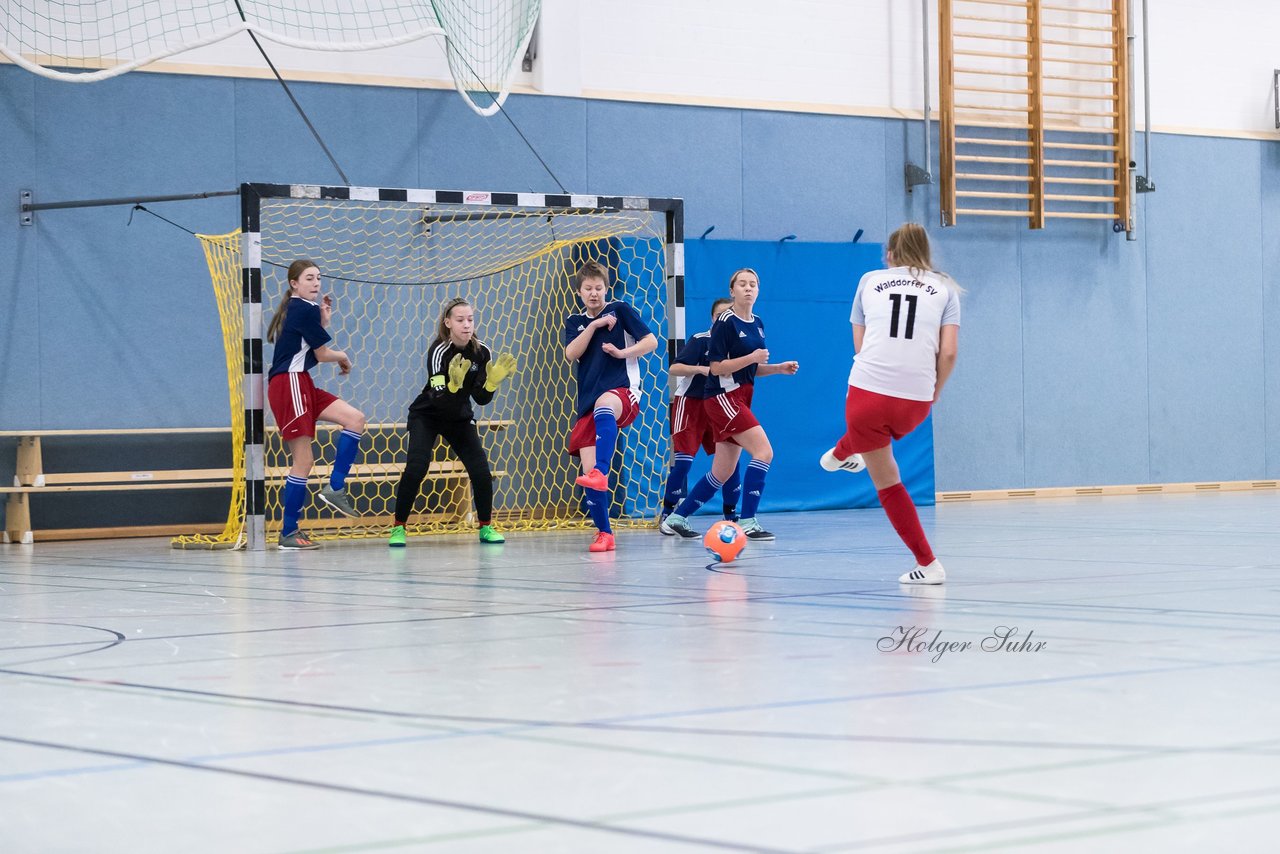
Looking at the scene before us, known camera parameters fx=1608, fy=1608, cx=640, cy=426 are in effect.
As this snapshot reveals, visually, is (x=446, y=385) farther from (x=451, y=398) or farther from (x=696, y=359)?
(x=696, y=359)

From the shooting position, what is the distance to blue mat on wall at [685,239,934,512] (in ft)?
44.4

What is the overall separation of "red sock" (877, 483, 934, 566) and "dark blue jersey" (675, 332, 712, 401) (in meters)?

++++++

TASK OBJECTIVE:
Reproduce every line of the entries above, requests included, but leave out the pictures. Scale each number in the answers (the coordinates and distances) by 0.3 and round it to the same number of decimal places it originally had, rounding halves up. The numbers in the requests stay unchanged.

EXPECTED OUTPUT:
Looking at the scene before us, known camera parameters fx=1608, fy=1608, cx=640, cy=426 are in effect.
As this snapshot reveals, visually, is (x=446, y=385) farther from (x=451, y=398) or farther from (x=696, y=359)?
(x=209, y=108)

From the shooting position, what is the distance to blue mat on wall at [685,239,934,512] (in ft)?
13.3

What is the overall separation of "red sock" (877, 483, 934, 566) and "dark blue jersey" (675, 332, 712, 401) (in meters)?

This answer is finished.